Les organisations syndicales ont réitéré leurs demandes de données chiffrées. Une demande à laquelle l’administration oppose des difficultés techniques de disposer de chiffres consolidés. "Nous souhaitons avoir des données même partielles pour pouvoir préparer la sortie de crise", insiste Mireille Stivala qui regrette l’absence de statistiques sur les agents contaminés. Selon une enquête réalisée par sa fédération CGT auprès des agents hospitaliers, 65 % des répondants (sur un taux de 25 % de réponses) "ne disposent toujours pas du matériel nécessaire" et 6 % seraient touchés par le coronavirus. Le secrétaire d'État a indiqué que tout serait mis en œuvre pour communiquer des données, même parcellaires.

Déconfinement

Sujet stratégique, les conditions de sortie de crise. "Nous voulons être associés au plan de déconfinement", fait valoir Luc Farré (Unsa). Selon Olivier Dussopt, les ministères sont actuellement en train de faire remonter leurs propositions à Jean Castex, haut fonctionnaire jusque-là délégué interministériel aux jeux Olympiques et chargé par le Premier ministre de déterminer des scénarios de sortie de crise (lire sur AEF info) d’ici à une quinzaine de jours. L’audioconférence entre Olivier Dussopt et les organisations syndicales qui suivra ces annonces, dont la date n’est pas encore connue, sera intégralement consacrée au plan de déconfinement.

Concernant les matériels de protection des agents, les métiers et cadres d’emplois jugés prioritaires pour être équipés au moment du déconfinement seront définis par le gouvernement.

Agenda social / dialogue social

Face aux critiques des syndicats à l’égard du projet de nouvel agenda social qui leur a été transmis le 7 avril (lire sur AEF info), qui ne mentionne aucune réunion relative à la reprise d’activité, Olivier Dussopt a annoncé que cet agenda serait réaménagé afin de tenir compte de l’organisation du déconfinement.

D’une manière générale, les représentants des personnels ont à nouveau dénoncé l’absence de dialogue social depuis le début de la crise, concernant en particulier les textes d’application des mesures d’urgence sanitaire (ordonnances, décrets). "Les audioconférences sont utiles, mais nous obtenons peu de retours et nous ne sommes pas associés à quoi que ce soit", regrette Luc Farré (Unsa). "Si une prise de conscience de la nécessité d’un dialogue social de meilleure qualité se fait jour au niveau central, le dialogue social bute notamment sur l’organisation plus systématique de réunions des instances. Les autorités ne peuvent pas se saisir du contexte actuel de crise pour s’exonérer du dialogue social", commente de son côté Mylène Jacquot (CFDT).
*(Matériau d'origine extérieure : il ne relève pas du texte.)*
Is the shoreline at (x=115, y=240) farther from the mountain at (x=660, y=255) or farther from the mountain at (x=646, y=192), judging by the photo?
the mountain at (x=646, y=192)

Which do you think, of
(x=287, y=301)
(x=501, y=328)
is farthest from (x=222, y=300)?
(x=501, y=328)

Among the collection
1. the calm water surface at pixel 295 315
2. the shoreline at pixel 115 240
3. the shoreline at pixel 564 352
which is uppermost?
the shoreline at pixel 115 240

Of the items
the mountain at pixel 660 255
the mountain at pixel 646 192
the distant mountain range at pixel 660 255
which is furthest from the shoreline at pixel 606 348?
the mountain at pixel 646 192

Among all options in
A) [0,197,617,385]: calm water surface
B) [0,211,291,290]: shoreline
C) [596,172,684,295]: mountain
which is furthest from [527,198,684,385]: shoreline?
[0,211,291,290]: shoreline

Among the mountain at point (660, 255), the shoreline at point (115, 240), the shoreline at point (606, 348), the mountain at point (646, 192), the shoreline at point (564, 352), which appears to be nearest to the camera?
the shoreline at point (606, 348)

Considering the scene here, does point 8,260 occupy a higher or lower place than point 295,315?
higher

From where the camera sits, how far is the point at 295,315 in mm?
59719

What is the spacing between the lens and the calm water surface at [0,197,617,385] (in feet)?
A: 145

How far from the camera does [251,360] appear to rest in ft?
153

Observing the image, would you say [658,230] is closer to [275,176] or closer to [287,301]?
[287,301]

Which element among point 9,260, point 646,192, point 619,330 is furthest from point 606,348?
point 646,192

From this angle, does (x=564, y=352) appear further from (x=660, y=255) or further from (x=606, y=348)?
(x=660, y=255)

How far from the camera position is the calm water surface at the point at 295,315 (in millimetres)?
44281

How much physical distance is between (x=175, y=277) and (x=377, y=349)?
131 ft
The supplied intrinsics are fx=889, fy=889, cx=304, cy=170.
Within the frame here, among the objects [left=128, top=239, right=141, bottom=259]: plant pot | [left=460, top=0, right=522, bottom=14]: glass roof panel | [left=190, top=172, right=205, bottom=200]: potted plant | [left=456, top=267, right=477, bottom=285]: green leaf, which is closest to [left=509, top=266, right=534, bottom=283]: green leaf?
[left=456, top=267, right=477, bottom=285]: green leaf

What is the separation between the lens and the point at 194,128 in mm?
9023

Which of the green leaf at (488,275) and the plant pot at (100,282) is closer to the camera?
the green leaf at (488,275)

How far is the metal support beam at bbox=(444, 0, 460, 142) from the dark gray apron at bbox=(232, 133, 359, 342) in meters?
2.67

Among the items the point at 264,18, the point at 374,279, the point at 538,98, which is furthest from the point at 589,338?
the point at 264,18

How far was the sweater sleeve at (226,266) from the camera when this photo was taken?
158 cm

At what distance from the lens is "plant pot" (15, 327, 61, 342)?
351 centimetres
Textes en attente de publication

Enfin, le secrétaire d'État a fait un point sur plusieurs textes toujours en attente de publication. Le décret sur le télétravail occasionnel, très attendu, examiné par le Conseil d’État le 24 mars, est en cours de signature et devrait être publié prochainement. Par ailleurs, un décret et un arrêté destinés à préciser les plans d’action relatifs à l’égalité professionnelle dans la fonction publique, rendus obligatoires par la loi de transformation de la fonction publique du 6 août 2019, sont en cours de préparation. En raison de l’épidémie de coronavirus, la date de mise en œuvre de ces plans est reportée du 31 décembre 2020 au 30 juin 2021, sur les conseils du Conseil d’État, afin de permettre aux administrations de mener les concertations nécessaires. Toutefois, la durée de validité de cette première "génération" de plans ne sera que de deux ans et demi au lieu de trois ans, afin de retrouver ensuite, plus les plans suivants, un rythme calendaire de trois ans basé sur les années civiles.